Brancaccio: One of the issues that emerges for me is the sustainability of an enterprise like this. Deloris and Patrick are clearly extraordinary, I would say they are heroic. But that is not something people can do forever and ever, and replacing these two particular people would be very difficult. I mean, I guess the question is: what kind of system is it that depends on heroes being heroic nearly 24 hours a day?

Limbal: It’s a violent, brutal system, in my opinion. That’s the kind of system that requires — or, rather, demands — that kind of sacrifice from individual people.

Deloris “Nunu” Hogan: This work is hard. I don’t want to stop doing what I’m doing because I feel like if I lay down, I’m so tired, I might not get back up. I have to keep on moving because I have something to do.

Limbal:  We are demanding that individual people show up in the world as heroes or as angels; sacrifice themselves, their well-being and their family’s well-being, in order to shoulder a responsibility that, in my opinion, should be a societal responsibility. It is not fair, it is not right and it is not just to ask two individuals, one family, to shoulder this responsibility.

I feel like if I lay down, I’m so tired, I might not get back up,” Deloris Hogan says in “Through the Night.” (Courtesy Long Shot Factory)

“Care becomes this communal project”

Brancaccio: One of the fun parts of the film, and there are fun parts of the film — besides the charming kids — is watching what pros Nunu and Pop Pop are at delivering the child care. I mean, there is some virtuoso child care going on.

Limbal:  It’s funny that you say that because we filmed with them during all sorts of hours of the day. Sometimes we were there for very long stretches of time, and I’m talking about early morning, nighttime, summertime, winter, holidays, Thanksgiving, Christmas, first day of school — all the seasons and different moments of their lives. And I’m a parent myself, I have two young children, and they were in loving daycare facilities. But, I have to say, I don’t think I’d ever seen an environment that functioned as seamlessly. There was this way where there was a rhythm and this sort of multi-directional caregiving. So we are talking about Nunu and Patrick as the caregivers, but the parents also look out for Nunu and Patrick, and they look out for each other’s children. The children look out for each other, and that’s not just the older ones taking care of the younger ones, sometimes the younger ones are taking care of the older ones. There is a real beauty in the way that care becomes this kind of communal project in that space — which I think is indicative of the ways in which low-income folks of color survive in this country. I was raised in a low-income — I grew up in the South Bronx with a working mother; my mother worked nights as well. And these are the networks of care that we have always had to create in order to survive really harsh conditions.
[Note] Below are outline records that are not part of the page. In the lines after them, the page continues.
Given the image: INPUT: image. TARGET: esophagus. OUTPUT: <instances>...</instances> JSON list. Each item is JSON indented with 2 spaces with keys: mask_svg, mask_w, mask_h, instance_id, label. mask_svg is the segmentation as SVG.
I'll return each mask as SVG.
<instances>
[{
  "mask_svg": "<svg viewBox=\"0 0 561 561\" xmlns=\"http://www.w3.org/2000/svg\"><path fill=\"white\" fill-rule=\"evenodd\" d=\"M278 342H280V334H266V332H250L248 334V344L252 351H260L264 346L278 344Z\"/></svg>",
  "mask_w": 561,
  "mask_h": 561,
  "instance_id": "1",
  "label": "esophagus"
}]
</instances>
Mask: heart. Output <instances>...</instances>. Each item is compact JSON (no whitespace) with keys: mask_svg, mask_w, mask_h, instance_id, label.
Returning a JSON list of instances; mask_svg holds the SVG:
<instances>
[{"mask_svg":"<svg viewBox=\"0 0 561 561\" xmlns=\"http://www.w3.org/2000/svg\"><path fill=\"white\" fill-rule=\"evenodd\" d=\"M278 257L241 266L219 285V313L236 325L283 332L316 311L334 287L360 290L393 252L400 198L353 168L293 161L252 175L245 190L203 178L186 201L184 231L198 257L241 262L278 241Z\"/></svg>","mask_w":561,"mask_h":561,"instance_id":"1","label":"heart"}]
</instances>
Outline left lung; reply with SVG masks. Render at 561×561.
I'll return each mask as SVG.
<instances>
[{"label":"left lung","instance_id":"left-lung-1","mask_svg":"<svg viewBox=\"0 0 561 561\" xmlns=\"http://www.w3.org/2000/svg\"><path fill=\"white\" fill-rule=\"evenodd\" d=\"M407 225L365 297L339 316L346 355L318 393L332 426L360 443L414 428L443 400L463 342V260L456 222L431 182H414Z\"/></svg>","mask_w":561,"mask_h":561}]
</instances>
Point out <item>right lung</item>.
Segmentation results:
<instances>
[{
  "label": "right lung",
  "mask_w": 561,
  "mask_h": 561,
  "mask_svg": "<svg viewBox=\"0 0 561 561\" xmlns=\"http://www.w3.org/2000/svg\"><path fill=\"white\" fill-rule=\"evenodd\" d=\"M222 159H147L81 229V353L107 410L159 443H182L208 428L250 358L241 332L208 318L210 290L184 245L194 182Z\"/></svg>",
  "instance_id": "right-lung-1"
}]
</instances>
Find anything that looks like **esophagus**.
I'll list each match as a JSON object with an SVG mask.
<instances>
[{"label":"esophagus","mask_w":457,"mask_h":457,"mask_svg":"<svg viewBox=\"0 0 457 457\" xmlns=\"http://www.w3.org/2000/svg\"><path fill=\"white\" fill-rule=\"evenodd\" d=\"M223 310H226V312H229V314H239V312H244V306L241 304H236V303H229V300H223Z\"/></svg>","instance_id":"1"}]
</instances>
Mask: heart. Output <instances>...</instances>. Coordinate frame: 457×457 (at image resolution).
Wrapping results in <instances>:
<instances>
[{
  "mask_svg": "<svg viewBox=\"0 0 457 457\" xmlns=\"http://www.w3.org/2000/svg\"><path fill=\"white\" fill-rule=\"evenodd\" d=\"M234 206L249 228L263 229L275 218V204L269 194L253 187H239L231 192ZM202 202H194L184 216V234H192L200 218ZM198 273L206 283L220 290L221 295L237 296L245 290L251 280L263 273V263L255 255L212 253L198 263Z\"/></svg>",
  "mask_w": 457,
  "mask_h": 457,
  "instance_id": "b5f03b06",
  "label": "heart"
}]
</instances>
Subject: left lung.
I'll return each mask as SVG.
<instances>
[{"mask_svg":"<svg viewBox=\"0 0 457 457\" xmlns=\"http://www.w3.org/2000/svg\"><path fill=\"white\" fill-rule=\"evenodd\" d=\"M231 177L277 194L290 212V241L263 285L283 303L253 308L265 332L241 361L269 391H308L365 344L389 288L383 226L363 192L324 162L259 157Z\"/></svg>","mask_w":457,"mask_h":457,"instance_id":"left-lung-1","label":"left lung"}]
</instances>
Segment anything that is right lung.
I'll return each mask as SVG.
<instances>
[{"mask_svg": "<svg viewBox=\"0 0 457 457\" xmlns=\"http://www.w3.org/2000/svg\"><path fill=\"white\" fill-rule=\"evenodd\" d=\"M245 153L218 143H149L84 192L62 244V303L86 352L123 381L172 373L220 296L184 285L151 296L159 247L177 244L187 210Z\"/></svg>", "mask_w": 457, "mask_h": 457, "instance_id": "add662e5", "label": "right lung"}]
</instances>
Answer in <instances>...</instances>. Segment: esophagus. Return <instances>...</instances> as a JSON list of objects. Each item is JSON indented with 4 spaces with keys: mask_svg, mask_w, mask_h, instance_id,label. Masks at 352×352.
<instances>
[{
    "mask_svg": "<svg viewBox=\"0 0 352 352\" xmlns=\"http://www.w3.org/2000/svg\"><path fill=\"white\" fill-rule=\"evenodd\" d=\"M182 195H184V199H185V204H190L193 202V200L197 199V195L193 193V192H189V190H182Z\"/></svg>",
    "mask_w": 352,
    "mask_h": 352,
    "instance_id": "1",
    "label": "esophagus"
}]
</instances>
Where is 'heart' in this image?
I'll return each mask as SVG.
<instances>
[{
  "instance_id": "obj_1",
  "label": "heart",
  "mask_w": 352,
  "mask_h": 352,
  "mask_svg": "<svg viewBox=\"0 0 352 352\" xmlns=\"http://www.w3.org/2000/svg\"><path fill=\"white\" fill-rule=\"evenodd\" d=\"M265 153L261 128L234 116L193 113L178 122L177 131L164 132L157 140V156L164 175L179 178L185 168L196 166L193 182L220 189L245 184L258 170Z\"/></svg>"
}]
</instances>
Brancaccio: Who watched you when she was working late?

Limbal: A hodgepodge, you know: neighbors, aunts, friends of friends. When my mother was raising me, she didn’t know of anything like Nunu’s service, you know, this is 30-plus years ago. But she also had to start leaving me alone at a really young age. Which was an impossible choice, which many parents, especially essential workers, have had to make in this pandemic. When schools were closed, when daycares were shut, and they had to absolutely show up for work — guess what? You have young kids staying home alone. You have a young kid taking care of an even younger kid. This is what we’re doing to working families and to working people in the United States. And we have been for a really long time, pre-pandemic.

Correction (Dec. 29, 2021): Dee’s Tots Childcare was incorrectly named in a previous version of this story. The text has been corrected.